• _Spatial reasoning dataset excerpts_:
— start —

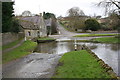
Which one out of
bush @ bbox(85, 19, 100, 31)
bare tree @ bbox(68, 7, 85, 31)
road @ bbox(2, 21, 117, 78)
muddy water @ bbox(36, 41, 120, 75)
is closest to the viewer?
road @ bbox(2, 21, 117, 78)

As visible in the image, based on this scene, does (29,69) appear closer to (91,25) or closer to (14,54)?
(14,54)

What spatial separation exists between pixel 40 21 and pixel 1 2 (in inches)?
1421

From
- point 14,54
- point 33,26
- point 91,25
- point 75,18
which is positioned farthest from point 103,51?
point 75,18

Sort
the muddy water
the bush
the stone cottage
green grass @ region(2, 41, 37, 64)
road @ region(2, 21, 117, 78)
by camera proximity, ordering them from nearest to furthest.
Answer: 1. road @ region(2, 21, 117, 78)
2. green grass @ region(2, 41, 37, 64)
3. the muddy water
4. the stone cottage
5. the bush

— end —

• _AIM OF THE TASK_:
Please return every item above word for word, leaving out the pictures.

• _THE SOLUTION_:
Which one out of
bush @ bbox(85, 19, 100, 31)
bare tree @ bbox(68, 7, 85, 31)
road @ bbox(2, 21, 117, 78)
muddy water @ bbox(36, 41, 120, 75)
is closest to the viewer?
road @ bbox(2, 21, 117, 78)

As visible in the image, based on this scene, does (29,69) appear closer to (91,25) or closer to (14,54)?
(14,54)

What spatial separation exists between pixel 40 21 and pixel 1 2 (in inches)?
1421

From
- point 14,54
- point 33,26
- point 91,25
- point 75,18
which is positioned farthest from point 103,51?
point 75,18

Sort
the muddy water
the bush
the stone cottage
green grass @ region(2, 41, 37, 64)
road @ region(2, 21, 117, 78)
by camera proximity, ordering them from nearest to furthest.
Answer: 1. road @ region(2, 21, 117, 78)
2. green grass @ region(2, 41, 37, 64)
3. the muddy water
4. the stone cottage
5. the bush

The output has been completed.